Şimdi benim bu tabiri caiz olmayan amcayla mücadelemden sonra, havaya ve ceplere altın akıtan çeşmesinin sesi kulaklarımı tırmalayan belediyemizin lağım çeşmesini 15-20 yıldır temizlenmesine uğraşılan körfezime akıtıp sülale boyu sağlığımla dalga geçmesi, benim için meditasyon ve terapi niteliğindeki balık avlarıma siz değerli abilerimin tavsiyeleriyle son vermemi sağlayıp beni huzursuz, sağlıksız, üretemeyen ve gereksiz bir adam müsvettesi haline getirmesi (ki aşkla bağlıyım balığa ve balıkla ilgili herşeye VE uzaklara ava gidecek durumum olmuyor!) benim o AMCA ile bahsi geçen mücadelemi tam anlamıyla KOMİK kılıyor.

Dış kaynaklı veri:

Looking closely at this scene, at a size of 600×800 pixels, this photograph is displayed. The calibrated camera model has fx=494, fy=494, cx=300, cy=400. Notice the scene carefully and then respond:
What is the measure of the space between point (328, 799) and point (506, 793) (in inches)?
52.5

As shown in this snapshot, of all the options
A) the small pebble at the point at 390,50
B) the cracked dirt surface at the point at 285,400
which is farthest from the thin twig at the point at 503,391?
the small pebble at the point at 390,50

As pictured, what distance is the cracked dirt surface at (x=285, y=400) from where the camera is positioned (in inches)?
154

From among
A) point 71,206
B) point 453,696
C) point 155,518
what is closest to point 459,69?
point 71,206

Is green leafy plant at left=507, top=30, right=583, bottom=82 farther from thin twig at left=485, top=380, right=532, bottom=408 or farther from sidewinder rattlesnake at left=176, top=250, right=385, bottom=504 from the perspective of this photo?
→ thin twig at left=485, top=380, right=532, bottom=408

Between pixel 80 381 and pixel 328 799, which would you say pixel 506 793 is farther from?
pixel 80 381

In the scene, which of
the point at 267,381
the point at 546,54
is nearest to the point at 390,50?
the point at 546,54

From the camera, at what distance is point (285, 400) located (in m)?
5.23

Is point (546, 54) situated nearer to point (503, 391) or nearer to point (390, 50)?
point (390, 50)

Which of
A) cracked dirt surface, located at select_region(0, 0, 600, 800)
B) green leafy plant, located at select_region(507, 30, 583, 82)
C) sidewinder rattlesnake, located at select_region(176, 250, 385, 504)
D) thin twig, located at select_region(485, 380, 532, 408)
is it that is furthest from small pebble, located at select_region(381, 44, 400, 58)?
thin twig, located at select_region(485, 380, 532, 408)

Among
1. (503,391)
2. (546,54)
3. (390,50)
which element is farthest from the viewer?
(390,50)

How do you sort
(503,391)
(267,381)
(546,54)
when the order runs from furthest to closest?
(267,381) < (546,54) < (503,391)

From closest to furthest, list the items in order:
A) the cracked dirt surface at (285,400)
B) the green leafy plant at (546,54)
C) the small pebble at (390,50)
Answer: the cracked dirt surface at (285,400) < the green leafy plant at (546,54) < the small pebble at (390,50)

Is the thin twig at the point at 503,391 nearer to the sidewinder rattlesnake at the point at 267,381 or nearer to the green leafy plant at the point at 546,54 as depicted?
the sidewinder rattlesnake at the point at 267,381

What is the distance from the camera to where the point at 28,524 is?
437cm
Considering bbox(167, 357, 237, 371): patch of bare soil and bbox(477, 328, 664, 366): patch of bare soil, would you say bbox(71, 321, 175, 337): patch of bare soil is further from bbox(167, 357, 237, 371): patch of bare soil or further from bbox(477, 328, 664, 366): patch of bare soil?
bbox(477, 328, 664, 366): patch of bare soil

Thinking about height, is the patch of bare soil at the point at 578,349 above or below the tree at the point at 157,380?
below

O gün o amca defolup giderken aklıma telefon numarası gelmeyen sahil güvenliği ve belediyeyi değil polisi aradım. Bana dedi ki; ''ilginçtir belediyemiz hafta sonu çalışmıyor, bugün de cumartesi ve ilgilenecek kimse de yok. Niye bizi aradın'' diye bir de fırça çekiyor, ardından '' e peki tamam bir ekip gönderiyorum '' diyor lakin ne gelen var ne giden.
Yanlış anlamazsan İshak abi ben avlanmaya devam edeceğim ama kesinlikle ya balıkları geri salacağım ya da kedilerim var benim onlara götüreceğim.
Bilgilendirmeniz için tekrar çok teşekkür ediyorum, herzaman rastgelsin.